Beautiful soup returns none even when there is an element

Question

Trying to filter the products name list using the header tags, but it always returns none.

source : https://www.tendercuts.in/chicken

code :

import requests
from bs4 import BeautifulSoup
def ExtractData(url):
response = requests.get(url=url).content
soup = BeautifulSoup(response, 'lxml')
header = soup.find("mat-card-header", {"class": "mat-card-header ng-tns- c9-188"})
print(header)
ExtractData(url="https://www.tendercuts.in/chicken")

Can't find class="mat-card-header ng-tns-c9-188" in source, do you mean ng-tns-c9-18? — CodeMonkey, Feb 11 '22 at 20:55
Do you just want to extract a single product or all the items for collection of mat-card-header elements? — CodeMonkey, Feb 11 '22 at 21:01
Does this answer your question? [Web-scraping JavaScript page with Python](https://stackoverflow.com/questions/8049520/web-scraping-javascript-page-with-python) — Grismar, Feb 11 '22 at 21:04

score 2 · Answer 1 · answered Feb 11 '22 at 21:13

Here's code to iterate all the <mat-card-header> items showing the class id and the associated text of the card-title. You can further filter on the child elements in each of header items to find particular products.

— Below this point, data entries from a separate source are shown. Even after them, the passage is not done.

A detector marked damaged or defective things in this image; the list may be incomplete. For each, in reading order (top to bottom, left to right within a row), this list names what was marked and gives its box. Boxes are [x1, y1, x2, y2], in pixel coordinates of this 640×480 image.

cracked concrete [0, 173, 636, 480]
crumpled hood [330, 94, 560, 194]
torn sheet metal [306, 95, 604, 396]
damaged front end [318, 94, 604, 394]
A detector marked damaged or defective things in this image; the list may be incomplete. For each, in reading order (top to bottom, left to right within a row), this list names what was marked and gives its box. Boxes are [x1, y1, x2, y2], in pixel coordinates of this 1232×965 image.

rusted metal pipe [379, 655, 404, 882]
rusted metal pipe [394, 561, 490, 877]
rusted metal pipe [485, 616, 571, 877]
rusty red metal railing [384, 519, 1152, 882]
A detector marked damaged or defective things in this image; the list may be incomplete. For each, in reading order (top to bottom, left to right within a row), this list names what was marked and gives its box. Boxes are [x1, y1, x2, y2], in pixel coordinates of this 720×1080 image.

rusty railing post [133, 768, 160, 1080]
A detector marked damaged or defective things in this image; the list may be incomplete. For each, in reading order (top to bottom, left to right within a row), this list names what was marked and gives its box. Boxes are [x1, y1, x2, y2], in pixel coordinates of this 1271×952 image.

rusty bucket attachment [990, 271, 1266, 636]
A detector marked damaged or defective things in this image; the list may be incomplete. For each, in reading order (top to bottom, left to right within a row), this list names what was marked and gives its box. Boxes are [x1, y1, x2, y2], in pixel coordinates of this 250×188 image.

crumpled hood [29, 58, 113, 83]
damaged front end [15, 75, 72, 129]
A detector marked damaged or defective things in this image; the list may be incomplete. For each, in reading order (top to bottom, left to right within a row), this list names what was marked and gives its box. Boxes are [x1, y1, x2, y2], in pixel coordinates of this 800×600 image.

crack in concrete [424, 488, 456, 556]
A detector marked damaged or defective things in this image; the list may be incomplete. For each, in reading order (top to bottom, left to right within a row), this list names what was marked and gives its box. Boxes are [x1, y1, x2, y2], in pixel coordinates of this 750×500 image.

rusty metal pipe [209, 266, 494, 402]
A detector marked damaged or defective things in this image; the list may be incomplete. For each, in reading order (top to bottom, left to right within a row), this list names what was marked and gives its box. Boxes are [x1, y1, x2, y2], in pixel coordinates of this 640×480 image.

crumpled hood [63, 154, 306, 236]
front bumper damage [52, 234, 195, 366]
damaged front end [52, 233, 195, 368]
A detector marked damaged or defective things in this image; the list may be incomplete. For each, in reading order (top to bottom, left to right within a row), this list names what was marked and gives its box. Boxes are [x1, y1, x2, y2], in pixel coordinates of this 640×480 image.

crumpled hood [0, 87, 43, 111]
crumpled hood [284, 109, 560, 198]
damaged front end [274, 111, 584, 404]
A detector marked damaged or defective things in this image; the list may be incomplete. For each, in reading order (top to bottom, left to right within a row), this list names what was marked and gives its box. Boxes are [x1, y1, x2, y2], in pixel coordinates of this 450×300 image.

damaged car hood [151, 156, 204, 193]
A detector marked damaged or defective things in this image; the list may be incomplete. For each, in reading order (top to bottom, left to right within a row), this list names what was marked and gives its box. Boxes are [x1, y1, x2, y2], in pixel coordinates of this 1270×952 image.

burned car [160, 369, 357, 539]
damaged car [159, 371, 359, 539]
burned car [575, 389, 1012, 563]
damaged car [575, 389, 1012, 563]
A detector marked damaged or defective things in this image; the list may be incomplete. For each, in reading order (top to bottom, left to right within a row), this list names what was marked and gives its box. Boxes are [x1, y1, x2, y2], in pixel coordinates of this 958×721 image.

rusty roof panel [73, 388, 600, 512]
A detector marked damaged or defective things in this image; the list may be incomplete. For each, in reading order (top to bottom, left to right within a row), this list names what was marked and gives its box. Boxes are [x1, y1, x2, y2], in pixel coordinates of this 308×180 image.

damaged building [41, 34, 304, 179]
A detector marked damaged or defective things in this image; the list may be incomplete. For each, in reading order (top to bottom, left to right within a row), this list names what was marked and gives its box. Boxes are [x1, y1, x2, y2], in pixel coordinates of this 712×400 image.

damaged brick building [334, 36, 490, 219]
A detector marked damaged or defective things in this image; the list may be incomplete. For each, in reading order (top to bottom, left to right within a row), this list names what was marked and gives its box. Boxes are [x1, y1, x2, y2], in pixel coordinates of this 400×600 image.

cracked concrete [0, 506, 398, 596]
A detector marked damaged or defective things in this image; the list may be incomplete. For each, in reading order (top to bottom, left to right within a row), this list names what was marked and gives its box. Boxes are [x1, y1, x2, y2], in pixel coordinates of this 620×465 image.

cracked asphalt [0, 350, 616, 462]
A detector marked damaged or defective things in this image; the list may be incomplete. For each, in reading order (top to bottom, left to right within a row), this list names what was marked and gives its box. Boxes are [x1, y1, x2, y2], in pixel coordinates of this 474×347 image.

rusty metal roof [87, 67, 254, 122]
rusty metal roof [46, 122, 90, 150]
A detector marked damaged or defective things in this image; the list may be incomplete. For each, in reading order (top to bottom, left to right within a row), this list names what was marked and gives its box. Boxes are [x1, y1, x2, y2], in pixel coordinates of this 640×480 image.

soup = BeautifulSoup(response, 'lxml')
headers = soup.find_all("mat-card-header")
for header in headers:
   print(header.get('class'), header.find('mat-card-title').text)

Output:

['mat-card-header', 'ng-tns-c9-3'] Chicken Curry Cut (Skin Off)
['mat-card-header', 'ng-tns-c9-3'] Chicken Curry Cut (Skin Off)
...
['mat-card-header', 'ng-tns-c9-19'] Chicken Wings

HedgeHog · Accepted Answer · 2022-02-12T08:33:05.040

What happens?

You try to find your tags by class that do not exist in your soup, cause it is generated dynamically and/or is caused by typo.

How to fix?

Select your elements more specific by tag or id and avoid classes cause these are more often created dynamically:

[t.text for t in soup.find_all('mat-card-title')]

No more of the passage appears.